Intel QAT: vyos-1.3-rolling-202011020217-amd64 kernel panic during configure
Closed, ResolvedPublicBUG

Description

Notes: system boots fine with QAT disabled, and I can enable after boot with no immediate crash. It only appears to be when QAT is applied during bootup as part of the configuration process.

I was able to successfully boot 1.3-rolling-202010260327, suggesting https://github.com/vyos/vyos-1x/commit/4a83a9ac55caf463c876dd948445e09d316ca629 may be the culprit. (edit: see comments below)

The console output, including a kernel stacktrace, has been attached.

Details

Difficulty level
Easy (less than an hour)
Version
yos-1.3-rolling-202011020217-amd64
Why the issue appeared?
Issues in third-party code
Is it a breaking change?
Perfectly compatible
Issue type
Bug (incorrect behavior)

Event Timeline

Your referenced commit is only relevant for validation logic if your hardware supports QAT or not. We now run Kernel 4.19.155 - please retry with the latest rolling release.

A few updates... the failure still occurs on latest rolling. Similar outcome—the kernel panics and dumps a stacktrace during the initial boot-up configure process. However, this issue goes back further than I expected (and initially expressed in the ticket). I goofed up in my testing of 1.3-rolling-202010260327 by booting with a default config file without the QAT option.

At this point 1.3-rolling-202010091522 is the most recent image I have verified to boot without issue when QAT is enabled.

Any chance https://github.com/vyos/vyos-build/commit/b234558db422390ed4d995e9134fe91c37d6cc8f could be related? My CPU is Intel(R) Atom(TM) CPU C3558 @ 2.20GHz, so seems unlikely since it seems like that file is for a different platform.

I will perform a few additional tests tomorrow with the oldest available rolling releases (looks like October 13th as of writing). Will see if I can binary search my way to when things broke.

@lucasec of course this commit could be related and we can try revert back to the old version. Would you be willing in testing a binary for us?

Sure—if you want to drop me an image I can try it out. I do have a working vyos-build as well, I can also try and produce my own with that change backed out when I get some time towards the end of the week.

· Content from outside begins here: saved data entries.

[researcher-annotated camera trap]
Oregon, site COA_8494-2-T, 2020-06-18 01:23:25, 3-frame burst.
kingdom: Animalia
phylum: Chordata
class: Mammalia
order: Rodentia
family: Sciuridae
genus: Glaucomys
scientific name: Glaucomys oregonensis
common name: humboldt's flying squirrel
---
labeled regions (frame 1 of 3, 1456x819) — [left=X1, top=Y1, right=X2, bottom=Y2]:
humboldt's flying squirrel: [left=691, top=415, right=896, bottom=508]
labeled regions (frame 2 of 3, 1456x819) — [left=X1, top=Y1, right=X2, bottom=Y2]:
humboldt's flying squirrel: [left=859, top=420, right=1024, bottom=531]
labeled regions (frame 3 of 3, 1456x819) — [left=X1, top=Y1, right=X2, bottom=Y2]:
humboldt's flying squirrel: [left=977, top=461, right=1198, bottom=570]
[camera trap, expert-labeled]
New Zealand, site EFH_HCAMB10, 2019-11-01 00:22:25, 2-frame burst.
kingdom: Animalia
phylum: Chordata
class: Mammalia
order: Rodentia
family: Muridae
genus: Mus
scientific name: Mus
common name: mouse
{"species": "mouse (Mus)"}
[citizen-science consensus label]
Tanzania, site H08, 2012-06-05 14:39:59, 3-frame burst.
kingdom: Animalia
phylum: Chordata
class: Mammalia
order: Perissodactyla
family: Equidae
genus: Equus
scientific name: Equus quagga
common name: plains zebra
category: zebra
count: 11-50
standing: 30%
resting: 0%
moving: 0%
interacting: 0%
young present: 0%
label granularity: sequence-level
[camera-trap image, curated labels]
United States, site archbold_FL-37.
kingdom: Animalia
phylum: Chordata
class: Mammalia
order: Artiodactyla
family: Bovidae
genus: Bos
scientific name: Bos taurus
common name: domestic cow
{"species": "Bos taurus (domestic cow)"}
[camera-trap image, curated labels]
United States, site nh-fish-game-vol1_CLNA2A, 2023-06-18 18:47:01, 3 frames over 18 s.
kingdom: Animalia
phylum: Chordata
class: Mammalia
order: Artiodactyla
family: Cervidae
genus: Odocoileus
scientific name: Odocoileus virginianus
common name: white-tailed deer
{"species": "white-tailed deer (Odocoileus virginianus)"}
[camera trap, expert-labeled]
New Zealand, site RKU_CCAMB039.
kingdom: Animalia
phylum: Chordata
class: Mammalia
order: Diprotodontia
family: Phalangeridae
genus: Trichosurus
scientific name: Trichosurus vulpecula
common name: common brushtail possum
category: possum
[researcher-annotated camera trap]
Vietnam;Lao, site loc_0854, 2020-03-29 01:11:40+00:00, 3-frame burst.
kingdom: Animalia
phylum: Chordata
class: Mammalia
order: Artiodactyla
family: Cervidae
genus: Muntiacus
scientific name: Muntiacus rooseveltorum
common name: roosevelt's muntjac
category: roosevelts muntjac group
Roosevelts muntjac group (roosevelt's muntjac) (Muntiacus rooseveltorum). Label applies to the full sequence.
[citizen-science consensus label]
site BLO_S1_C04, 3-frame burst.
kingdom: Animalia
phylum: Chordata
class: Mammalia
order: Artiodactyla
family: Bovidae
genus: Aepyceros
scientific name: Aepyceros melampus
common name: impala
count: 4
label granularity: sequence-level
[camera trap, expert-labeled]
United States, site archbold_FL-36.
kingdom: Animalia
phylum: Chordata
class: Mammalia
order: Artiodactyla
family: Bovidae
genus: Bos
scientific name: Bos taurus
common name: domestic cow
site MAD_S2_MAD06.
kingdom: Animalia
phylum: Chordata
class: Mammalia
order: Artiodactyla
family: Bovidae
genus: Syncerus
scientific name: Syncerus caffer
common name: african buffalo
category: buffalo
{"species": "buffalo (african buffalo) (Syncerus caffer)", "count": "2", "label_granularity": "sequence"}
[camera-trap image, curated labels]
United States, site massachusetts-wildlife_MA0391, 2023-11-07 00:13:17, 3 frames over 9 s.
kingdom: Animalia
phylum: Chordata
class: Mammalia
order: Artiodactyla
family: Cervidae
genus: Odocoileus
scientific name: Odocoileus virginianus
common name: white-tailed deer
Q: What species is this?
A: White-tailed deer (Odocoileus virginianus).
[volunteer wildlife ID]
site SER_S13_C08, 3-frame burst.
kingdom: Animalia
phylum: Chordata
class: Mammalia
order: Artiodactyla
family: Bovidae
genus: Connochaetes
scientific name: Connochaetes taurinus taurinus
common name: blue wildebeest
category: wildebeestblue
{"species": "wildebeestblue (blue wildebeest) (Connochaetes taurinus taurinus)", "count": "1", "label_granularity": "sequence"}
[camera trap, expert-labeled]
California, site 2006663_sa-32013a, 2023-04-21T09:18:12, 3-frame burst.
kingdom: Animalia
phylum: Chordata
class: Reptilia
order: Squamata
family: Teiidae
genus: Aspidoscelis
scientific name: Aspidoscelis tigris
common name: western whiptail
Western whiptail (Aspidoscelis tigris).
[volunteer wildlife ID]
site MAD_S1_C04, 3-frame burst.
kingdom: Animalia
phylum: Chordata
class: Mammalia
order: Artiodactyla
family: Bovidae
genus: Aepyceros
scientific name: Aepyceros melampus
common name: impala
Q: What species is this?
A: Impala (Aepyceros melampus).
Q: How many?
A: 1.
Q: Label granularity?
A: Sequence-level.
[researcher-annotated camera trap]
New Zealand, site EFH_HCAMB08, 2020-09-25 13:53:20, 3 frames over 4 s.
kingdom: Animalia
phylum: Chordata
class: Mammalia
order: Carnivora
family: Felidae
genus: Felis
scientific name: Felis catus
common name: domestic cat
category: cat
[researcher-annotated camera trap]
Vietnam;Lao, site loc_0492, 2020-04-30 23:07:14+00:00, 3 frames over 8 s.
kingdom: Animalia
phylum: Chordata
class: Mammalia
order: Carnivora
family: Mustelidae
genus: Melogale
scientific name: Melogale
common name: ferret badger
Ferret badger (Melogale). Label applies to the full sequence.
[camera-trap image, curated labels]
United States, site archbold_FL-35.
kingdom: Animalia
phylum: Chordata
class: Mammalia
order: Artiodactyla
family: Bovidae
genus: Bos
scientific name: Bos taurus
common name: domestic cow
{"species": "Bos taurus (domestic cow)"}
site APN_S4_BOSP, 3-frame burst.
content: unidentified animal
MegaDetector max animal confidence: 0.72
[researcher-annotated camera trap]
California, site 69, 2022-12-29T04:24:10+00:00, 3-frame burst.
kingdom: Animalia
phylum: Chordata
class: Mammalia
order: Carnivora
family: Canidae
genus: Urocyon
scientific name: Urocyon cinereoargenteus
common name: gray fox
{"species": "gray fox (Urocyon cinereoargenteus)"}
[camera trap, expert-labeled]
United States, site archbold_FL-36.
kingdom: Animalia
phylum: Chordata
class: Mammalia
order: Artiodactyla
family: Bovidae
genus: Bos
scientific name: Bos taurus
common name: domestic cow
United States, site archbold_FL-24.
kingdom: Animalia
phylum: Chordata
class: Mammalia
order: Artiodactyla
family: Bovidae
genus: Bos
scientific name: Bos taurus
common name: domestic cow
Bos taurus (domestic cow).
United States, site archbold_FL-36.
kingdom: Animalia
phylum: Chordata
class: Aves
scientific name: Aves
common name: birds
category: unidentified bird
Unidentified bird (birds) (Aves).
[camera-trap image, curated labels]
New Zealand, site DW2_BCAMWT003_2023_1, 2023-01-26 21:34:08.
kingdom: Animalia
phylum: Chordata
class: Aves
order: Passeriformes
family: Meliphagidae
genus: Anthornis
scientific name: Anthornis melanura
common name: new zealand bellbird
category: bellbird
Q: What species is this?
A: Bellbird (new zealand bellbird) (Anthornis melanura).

I have reverted the commit of QAT driver update. can you please try out this image:

https://helix.mybll.net/vyos-1.3-qat-test-202011131253-amd64.iso

Your revert appears to do the trick. Image booted fine with QAT enabled, and "show system acceleration qat status" shows the QAT device came up fine and is running happily.

Thank you for the feedback! Will incorporate this into the rolling releases. Looks like once again Intel did us a favor.

c-po changed the task status from Open to Needs testing.Nov 14 2020, 7:01 AM
c-po claimed this task.

Next rolling release will carry the revert

c-po triaged this task as High priority.
c-po changed Difficulty level from Unknown (require assessment) to Easy (less than an hour).
c-po changed Why the issue appeared? from Will be filled on close to Issues in third-party code.
c-po changed Is it a breaking change? from Unspecified (possibly destroys the router) to Perfectly compatible.
erkin set Issue type to Bug (incorrect behavior).Aug 29 2021, 12:22 PM
erkin removed a subscriber: Active contributors.